I might try setting the user agent to each of the major browsers, just to confirm the result.

I would try deleting the cookie cache right before using the HTTPClient and verify that it is getting it's own session id.

Let's see.. this is obscure.. is there any possibility that one of the fields you are sending programmatically has an apostrophe in a field, or any characters that might cause a problem for the server app?

I would try at least to get help from the Insurance Company. They may not control the web app, but they might be able to confirm whether they have captured your tests. Maybe the form is being submitted and the error happens afterwards. Is it possible that the problem is related to a redirection that the HTTPClient doesn't like. For instance, could the control handle it if after the form is submitted it gets redirected to a secure site before being redirecting to the un-secure reply page?

If possible, could you setup a dummy page somewhere that accepts your form data and prints it on the screen so you can see exactly what is hitting the server?

As for the encryption, cookies can be either encrypted or, more often than not, they are just base64 encoded. Either way, the client usually only looks at fields that it created or requested. Otherwise, it just passes along information to the server. So, it doesn't seem a likely culprit to me. I'm not saying it's definitely not. But, I would keep looking elsewhere also.

I know some of this might be silly but when you're stuck, you have to rule everything out. The redirection theory seems interesting because it could explain why this is the only time you've encountered this problem. Maybe it's on their end. They're worried about security and sales, not what you're doing. So, you just never know.

Anyhow, that's all I got for now. I really hope you find the problem. Let me know how things turn out. Take care.

Update

I glanced over your question again to see if I could think of anything else and I had a thought.
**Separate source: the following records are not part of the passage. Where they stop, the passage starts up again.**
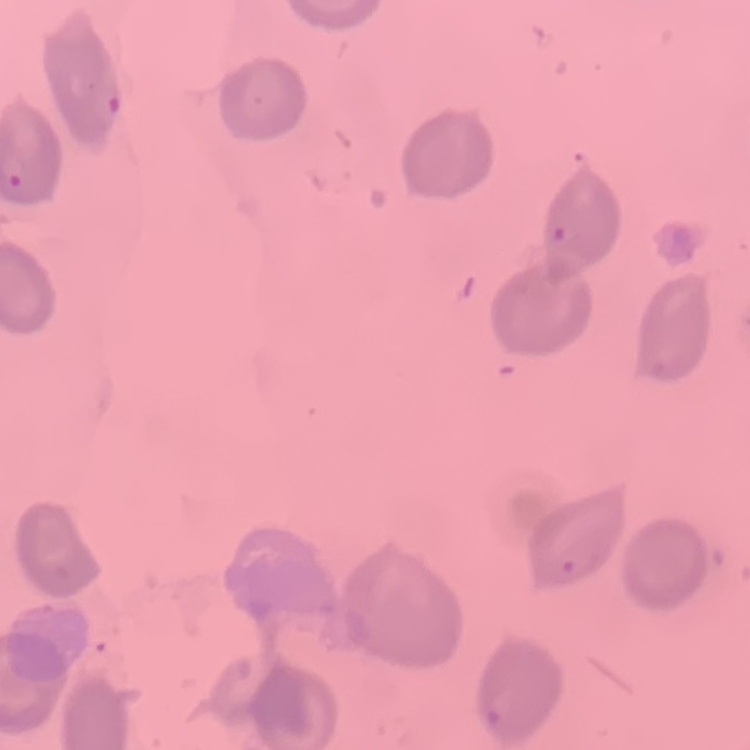

Summary:
  - Red blood cell morphology: no rouleaux formation
  - Preparation: thin blood film
  - Image type: square crop of a larger photomicrograph
  - Stain: Field's or Giemsa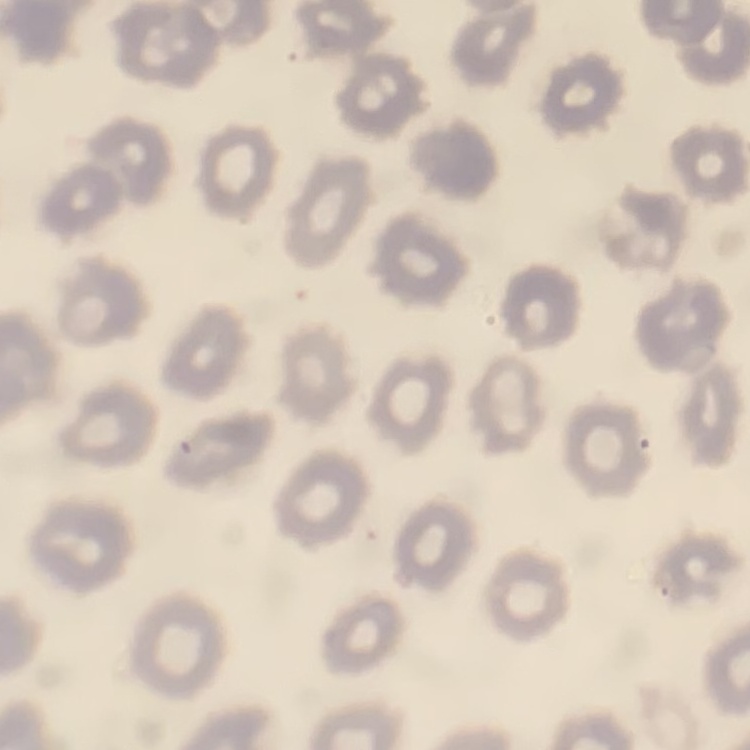

Summary:
  - Erythrocyte morphology: no rouleaux formation
  - Preparation: thin blood film
  - Image type: one tile cut from a larger photomicrograph
  - Stain: Field's or Giemsa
Is the confirmation page a frames page or is the result you're looking for inside an iframe?

Just food for thought.

like image 27
drankin2112 Avatar answered Oct 22 '22 16:10

drankin2112


Since you have a cookie named xsrf I would guess this is a cookie for CSRF protection.

If you look at the response from the GET request your software makes is there a hidden field containing a token?

e.g. <input type="hidden" name="xsrfToken" value="123456" />

When your software makes the POST, it could be that value of this hidden field is omitted or set to the incorrect value. It may need to be the same as the dynamic value retrieved in the GET request in order to validate the CSRF protection. Usually this value will be the same as the cookie (xsrf cookie in this case), or it will contain an encoded or encrypted version of it (or possibly the cookie will be an encoded encrypted version of the hidden field).